Manche Tiere haben sogar die Fähigkeit, über das Wissen anderer nachzudenken. Sie antizipieren die Handlungen anderer und übernehmen zum Teil deren Perspektive. Einige Tiere können innovativ und kreativ sein. Sie finden spontan Lösungen für völlig neue Probleme, indem sie frühere Erfahrungen rekombinieren oder Artgenossen selektiv kopieren. Manche können Werkzeuge nicht nur effizient einsetzen. Sie können deren Wirkung sogar durch gezielte Modifikation steigern oder sogar neue Werkzeuge herstellen. Manche Tiere können sogar zukünftige Ereignisse vorausdenken und entsprechend ihre Handlungen planen.

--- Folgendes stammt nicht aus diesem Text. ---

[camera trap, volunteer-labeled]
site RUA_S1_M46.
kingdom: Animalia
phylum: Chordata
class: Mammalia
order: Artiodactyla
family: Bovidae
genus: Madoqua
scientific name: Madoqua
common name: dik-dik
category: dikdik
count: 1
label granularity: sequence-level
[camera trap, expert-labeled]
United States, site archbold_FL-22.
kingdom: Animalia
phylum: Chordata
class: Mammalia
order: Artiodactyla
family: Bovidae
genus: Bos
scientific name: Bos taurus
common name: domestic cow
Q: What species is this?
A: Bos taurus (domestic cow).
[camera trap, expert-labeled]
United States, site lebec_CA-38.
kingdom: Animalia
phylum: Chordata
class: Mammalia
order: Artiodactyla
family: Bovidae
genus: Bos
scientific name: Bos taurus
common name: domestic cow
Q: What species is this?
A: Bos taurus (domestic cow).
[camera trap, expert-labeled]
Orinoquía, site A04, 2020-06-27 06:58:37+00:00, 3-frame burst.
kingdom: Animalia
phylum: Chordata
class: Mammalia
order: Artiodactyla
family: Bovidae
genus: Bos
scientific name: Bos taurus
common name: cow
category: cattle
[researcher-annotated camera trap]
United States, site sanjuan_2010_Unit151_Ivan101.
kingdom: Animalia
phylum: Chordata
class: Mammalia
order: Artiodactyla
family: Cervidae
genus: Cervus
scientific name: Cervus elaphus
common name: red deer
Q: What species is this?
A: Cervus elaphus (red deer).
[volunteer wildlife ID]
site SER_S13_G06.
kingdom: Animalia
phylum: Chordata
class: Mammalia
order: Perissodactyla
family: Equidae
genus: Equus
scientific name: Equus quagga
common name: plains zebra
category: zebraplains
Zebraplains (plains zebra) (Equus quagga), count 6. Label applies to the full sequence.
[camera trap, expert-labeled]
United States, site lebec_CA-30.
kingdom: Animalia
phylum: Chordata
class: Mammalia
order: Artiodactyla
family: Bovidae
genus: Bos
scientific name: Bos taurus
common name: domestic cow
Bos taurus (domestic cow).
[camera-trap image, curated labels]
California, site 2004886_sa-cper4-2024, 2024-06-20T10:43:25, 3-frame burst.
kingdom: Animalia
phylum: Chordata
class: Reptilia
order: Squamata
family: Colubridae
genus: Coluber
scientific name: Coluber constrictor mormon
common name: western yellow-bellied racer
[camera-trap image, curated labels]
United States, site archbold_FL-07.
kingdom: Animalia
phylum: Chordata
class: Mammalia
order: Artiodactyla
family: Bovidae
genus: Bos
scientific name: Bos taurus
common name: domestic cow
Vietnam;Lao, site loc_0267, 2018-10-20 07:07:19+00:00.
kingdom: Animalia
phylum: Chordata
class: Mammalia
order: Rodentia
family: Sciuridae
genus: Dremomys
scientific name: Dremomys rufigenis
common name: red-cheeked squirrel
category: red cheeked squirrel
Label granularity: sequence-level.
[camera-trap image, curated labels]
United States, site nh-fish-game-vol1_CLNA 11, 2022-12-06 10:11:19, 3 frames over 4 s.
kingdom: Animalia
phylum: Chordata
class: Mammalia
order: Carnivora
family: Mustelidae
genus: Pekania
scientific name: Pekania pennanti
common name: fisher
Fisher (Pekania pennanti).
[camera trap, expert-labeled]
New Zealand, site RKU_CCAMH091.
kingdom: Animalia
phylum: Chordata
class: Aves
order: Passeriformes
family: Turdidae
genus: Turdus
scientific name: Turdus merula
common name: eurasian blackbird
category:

Einige Tiere handeln praktisch und rational

Es gibt auch Tiere, die ihre Entscheidungen durch das Abwägen von Zielen treffen. Dabei wählen sie die effizientesten Wege dorthin aus und berücksichtigen dabei aktuelle und zukünftige Motivationen. Für Ludwig Huber steht fest: „Mit diesen Fähigkeiten erfüllen sie (einige, auch wenn nicht alle) Kriterien praktisch-rationalen Handelns.“ In ethischer Sicht hinterfragt die Kognitionsforschung traditionelle Einstellungen im Umgang mit Tieren, insbesondere seiner Instrumentalisierung, ob als Nahrungsmittel oder Versuchstier.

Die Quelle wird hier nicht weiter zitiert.